Why do you have to eat blue pancakes? They taste exactly the same as the brown ones?! I don’t have time for this! This is ridiculous! All things I am screaming in my head as my toddler is melting down this morning while I am rushing around to get the boys ready for school. Then I pick him up and walk into the other room. I leave the brown pancakes burning on the stove and hold him, kiss him and cuddle him while his world is a mess and nothing makes sense. Because to him, this is grief. To him the thing that he knows and can control is the color of his pancakes in the morning. Because to him, he expresses desire from the place of constant feeling, where we can feel everything. He doesn’t have layers to strip away yet, they are all there.
I notice in this moment that I have no approval for grief. It is uncomfortable. I don’t have time. It is ridiculous and messy and needs to be shoved down. So I sit with him in his grief and hold him. I don’t fix it, I don’t offer suggestions, I sit in full approval of his grief over his pancakes. And you know what happened?

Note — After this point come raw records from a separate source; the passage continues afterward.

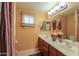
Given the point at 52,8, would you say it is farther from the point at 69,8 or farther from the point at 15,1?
the point at 15,1

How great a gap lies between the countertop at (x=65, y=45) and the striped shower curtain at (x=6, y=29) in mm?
397

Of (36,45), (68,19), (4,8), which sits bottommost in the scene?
(36,45)

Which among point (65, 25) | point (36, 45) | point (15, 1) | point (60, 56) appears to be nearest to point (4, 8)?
point (15, 1)

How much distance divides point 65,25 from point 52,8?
27 cm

It ran, it flowed and it completed its circuit so that he could then tell me, on his own, exactly what he wanted and how we could make it better together. He didn’t want me to fix it or him, he wanted us to do it together. It was when I tried to do it on my own that things went totally south.

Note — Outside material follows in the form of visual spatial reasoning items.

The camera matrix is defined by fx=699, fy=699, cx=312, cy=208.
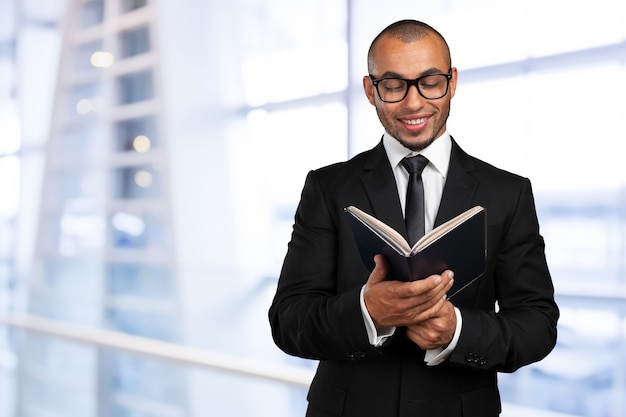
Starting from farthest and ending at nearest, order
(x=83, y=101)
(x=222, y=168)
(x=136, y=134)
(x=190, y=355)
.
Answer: (x=83, y=101)
(x=136, y=134)
(x=222, y=168)
(x=190, y=355)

It is uncomfortable to sit in someone else’s grief and not want to fix it. It is even more uncomfortable for me to sit in my own grief and have approval for it.
So today I am going to practice sitting in my grief. I am going to have approval for my grief. When the tears start to fall I am not going to fix it. I am going to let them flow, I am going to let them complete their circuit. Because in the end I will be cleared out and maybe then I will have the clarity to tell someone exactly what I want and we can fix it together.